Figure 8.8 Repeated Measures Degradation Plot and Options
Note the following about the plot:
• Data values are represented by markers. Censored observations are denoted with triangles.
• Each level of the Label, System ID variable is listed in the legend to the right of the plot. By default, when you select one or more levels in the legend, only the selected levels in the plot are shown. You can change the behavior to dimming instead of hiding by deselecting the Hide to Deemphasize option in the Data and Initial Model red triangle menu.
• The plot contains an initial model line, or path, for each level of the Label, System ID variable. These paths update based on the selections for the options on the right side of the report. You can hide them by deselecting the Show Initial Fitted Curves option in the Data and Initial Model red triangle menu.
The model that is shown in the graph is specified by transformations and path definitions. There are options in the Data and Initial Model report that enable you to make these specifications.
Transformation
Choose a transformation function for the response Y and for the Time variable.

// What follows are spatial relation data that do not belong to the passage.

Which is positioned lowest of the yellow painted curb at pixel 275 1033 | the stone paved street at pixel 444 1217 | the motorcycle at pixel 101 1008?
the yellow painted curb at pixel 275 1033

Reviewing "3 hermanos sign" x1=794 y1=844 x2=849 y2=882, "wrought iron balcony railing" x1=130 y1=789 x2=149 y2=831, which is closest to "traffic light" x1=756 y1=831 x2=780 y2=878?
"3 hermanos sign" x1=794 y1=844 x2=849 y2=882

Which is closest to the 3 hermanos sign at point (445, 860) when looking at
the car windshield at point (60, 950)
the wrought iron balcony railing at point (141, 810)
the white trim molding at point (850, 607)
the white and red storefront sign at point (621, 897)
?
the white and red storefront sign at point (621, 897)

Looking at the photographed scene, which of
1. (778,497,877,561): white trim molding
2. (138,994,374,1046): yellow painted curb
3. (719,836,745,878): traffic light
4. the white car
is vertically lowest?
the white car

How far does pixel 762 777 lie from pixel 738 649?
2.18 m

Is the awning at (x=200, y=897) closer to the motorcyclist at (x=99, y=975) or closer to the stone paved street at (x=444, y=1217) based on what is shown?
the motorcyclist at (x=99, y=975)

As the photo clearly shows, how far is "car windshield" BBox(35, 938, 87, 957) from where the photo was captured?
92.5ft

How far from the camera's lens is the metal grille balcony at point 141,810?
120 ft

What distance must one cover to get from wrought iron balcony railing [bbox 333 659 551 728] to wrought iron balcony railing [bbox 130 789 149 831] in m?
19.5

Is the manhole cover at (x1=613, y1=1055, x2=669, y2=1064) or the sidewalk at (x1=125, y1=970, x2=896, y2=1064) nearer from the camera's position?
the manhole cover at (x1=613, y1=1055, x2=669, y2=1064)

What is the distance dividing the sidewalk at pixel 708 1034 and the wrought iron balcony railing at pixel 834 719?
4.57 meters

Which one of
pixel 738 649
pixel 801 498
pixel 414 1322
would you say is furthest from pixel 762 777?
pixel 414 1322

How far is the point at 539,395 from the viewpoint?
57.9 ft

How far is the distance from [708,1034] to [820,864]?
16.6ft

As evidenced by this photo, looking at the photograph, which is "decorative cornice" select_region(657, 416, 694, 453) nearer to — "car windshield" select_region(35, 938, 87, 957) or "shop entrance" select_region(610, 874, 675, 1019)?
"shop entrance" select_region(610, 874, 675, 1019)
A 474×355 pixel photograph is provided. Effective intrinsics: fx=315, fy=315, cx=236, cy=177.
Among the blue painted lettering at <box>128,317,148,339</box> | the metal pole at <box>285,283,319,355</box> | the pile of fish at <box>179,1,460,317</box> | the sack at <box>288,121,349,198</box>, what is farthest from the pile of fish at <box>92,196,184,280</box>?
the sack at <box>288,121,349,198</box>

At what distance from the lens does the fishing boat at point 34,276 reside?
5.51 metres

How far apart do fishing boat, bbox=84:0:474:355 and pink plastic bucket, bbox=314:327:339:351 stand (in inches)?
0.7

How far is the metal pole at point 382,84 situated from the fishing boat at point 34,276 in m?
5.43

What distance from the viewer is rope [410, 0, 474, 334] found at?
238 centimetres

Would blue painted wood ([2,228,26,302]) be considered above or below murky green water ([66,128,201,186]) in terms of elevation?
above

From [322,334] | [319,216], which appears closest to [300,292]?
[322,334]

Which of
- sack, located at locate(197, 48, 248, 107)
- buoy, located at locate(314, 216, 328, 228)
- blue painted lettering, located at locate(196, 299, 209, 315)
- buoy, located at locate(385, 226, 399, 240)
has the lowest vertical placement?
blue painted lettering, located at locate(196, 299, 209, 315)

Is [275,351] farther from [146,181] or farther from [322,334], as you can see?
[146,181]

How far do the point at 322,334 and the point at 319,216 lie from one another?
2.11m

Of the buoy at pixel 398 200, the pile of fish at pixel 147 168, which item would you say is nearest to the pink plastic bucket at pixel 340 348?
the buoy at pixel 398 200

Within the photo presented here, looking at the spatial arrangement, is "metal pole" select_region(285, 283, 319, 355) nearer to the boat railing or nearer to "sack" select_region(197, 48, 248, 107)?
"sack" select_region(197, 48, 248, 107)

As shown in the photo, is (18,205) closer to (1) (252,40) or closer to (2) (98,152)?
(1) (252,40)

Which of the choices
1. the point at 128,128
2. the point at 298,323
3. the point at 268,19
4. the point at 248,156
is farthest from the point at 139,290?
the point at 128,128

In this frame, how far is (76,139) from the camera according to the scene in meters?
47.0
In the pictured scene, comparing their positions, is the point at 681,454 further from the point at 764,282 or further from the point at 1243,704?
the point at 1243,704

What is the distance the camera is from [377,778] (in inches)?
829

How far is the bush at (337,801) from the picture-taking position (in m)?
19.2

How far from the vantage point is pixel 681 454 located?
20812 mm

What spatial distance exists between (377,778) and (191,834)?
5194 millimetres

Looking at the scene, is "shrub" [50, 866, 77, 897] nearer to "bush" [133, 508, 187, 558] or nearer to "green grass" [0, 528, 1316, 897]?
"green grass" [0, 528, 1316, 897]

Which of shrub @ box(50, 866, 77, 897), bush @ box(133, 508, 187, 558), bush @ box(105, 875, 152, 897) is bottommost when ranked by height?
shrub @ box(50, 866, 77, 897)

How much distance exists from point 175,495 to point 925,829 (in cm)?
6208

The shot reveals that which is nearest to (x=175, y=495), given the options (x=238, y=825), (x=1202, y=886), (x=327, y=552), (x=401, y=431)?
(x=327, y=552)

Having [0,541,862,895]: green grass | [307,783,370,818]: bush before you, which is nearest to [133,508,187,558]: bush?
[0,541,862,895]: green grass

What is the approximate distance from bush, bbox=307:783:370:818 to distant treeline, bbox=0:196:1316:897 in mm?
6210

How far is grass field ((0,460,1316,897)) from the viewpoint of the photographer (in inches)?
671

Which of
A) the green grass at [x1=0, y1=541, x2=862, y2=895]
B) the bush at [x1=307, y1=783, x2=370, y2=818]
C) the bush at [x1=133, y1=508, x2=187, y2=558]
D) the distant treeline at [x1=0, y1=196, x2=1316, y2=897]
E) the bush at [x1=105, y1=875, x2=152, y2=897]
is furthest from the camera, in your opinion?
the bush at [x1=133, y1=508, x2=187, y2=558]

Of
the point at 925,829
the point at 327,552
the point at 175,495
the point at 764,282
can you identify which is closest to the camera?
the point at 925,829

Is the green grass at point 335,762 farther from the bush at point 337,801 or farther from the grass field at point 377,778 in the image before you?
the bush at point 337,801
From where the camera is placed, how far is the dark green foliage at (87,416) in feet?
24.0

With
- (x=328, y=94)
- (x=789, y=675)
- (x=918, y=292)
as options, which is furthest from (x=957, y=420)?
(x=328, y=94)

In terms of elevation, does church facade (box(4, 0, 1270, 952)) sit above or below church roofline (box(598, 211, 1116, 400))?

Note: If you apply the Sqrt transformation to a column that contains negative values, the rows with negative values are omitted from the model fit. If you apply the Log transformation to a column that contains nonpositive values, the rows with nonpositive values are omitted from the model fit.
Path Definition
Choose a linear or a nonlinear path for the regression model. For more information about each model, see Models.
Go to Bayesian Estimation
A new Response report is created each time you click the Go to Bayesian Estimation button for a new path definition and transformation combination. The Response report enables you to specify prior distribution information for the model and then start the Markov chain Monte Carlo (MCMC) procedure.